start

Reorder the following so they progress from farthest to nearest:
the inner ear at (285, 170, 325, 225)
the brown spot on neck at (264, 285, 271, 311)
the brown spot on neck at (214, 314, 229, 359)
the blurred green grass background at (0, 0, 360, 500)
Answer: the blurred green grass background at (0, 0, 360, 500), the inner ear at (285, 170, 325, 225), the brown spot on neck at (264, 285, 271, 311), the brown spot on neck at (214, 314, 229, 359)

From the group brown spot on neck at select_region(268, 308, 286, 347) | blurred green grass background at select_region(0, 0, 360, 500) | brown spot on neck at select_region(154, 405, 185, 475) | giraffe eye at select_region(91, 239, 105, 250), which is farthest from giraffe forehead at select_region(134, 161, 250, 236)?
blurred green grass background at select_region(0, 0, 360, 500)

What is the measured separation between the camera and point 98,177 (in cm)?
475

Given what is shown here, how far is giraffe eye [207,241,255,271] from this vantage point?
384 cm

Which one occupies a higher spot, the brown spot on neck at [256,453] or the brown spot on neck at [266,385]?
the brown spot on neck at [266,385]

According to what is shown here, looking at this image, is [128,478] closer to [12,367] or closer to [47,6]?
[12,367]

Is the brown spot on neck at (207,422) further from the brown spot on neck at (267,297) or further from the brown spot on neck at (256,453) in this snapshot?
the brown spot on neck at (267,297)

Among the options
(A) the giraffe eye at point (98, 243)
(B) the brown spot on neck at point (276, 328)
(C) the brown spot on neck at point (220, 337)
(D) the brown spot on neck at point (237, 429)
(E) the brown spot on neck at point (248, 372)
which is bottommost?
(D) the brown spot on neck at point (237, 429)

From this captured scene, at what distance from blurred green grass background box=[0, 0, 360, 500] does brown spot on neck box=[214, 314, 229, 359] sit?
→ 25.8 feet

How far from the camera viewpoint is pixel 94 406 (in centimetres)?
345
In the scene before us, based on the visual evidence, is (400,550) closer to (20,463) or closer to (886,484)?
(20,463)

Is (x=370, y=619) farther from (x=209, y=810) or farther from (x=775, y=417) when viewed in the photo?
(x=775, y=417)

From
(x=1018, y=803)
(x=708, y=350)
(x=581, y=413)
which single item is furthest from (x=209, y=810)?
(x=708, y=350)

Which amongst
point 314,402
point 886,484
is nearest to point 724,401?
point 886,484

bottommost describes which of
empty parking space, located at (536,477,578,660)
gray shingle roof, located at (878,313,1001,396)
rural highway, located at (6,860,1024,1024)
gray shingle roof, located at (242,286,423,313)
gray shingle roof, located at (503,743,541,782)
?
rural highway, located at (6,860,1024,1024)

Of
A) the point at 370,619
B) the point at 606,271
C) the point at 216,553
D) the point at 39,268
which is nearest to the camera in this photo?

end

- REQUIREMENTS
Print every one of the rows above again, unchanged, keeping each line as it stands.

- EXERCISE OUTPUT
Reorder the following so they progress from farthest to nearest:
the inner ear at (285, 170, 325, 225)
the brown spot on neck at (264, 285, 271, 311)
the brown spot on neck at (214, 314, 229, 359)
the blurred green grass background at (0, 0, 360, 500)
Answer: the blurred green grass background at (0, 0, 360, 500), the inner ear at (285, 170, 325, 225), the brown spot on neck at (264, 285, 271, 311), the brown spot on neck at (214, 314, 229, 359)

From the group brown spot on neck at select_region(268, 308, 286, 347) | blurred green grass background at select_region(0, 0, 360, 500) | brown spot on neck at select_region(154, 405, 185, 475) | giraffe eye at select_region(91, 239, 105, 250), which is farthest from giraffe forehead at select_region(134, 161, 250, 236)?
blurred green grass background at select_region(0, 0, 360, 500)

What is the measured separation between the camera and point 98,177 (in cm)?
475

Given what is shown here, how far is giraffe eye [207,241,255,271] from this vantage point?
384 cm

Which one occupies a higher spot, the brown spot on neck at [256,453] or the brown spot on neck at [266,385]?
the brown spot on neck at [266,385]

According to what is shown here, looking at this image, is [128,478] closer to [12,367] or closer to [47,6]?
[12,367]

Is the brown spot on neck at (207,422) further from the brown spot on neck at (267,297) or further from the brown spot on neck at (256,453) in this snapshot?
the brown spot on neck at (267,297)

Among the options
(A) the giraffe eye at point (98, 243)
(B) the brown spot on neck at point (276, 328)
(C) the brown spot on neck at point (220, 337)
(D) the brown spot on neck at point (237, 429)
(E) the brown spot on neck at point (248, 372)
which is bottommost?
(D) the brown spot on neck at point (237, 429)

From this captured scene, at what distance from blurred green grass background box=[0, 0, 360, 500] does brown spot on neck box=[214, 314, 229, 359] sit?
→ 25.8 feet

How far from the camera viewpoint is pixel 94 406 (in centimetres)?
345
In the scene before us, based on the visual evidence, is (400,550) closer to (20,463) or closer to (886,484)?
(20,463)

Is (x=370, y=619) farther from (x=209, y=810) or farther from (x=775, y=417) when viewed in the photo?
(x=775, y=417)

From
(x=1018, y=803)
(x=708, y=350)
(x=581, y=413)
which single item is furthest from (x=209, y=810)?
(x=708, y=350)

Which amongst
point 314,402
point 886,484
is nearest to point 724,401?
point 886,484

bottommost describes which of
empty parking space, located at (536,477,578,660)
gray shingle roof, located at (878,313,1001,396)
rural highway, located at (6,860,1024,1024)
gray shingle roof, located at (242,286,423,313)
gray shingle roof, located at (503,743,541,782)
?
rural highway, located at (6,860,1024,1024)

Of
A) the point at 370,619
B) the point at 606,271
C) the point at 216,553
D) the point at 39,268
which is nearest to the camera in this photo?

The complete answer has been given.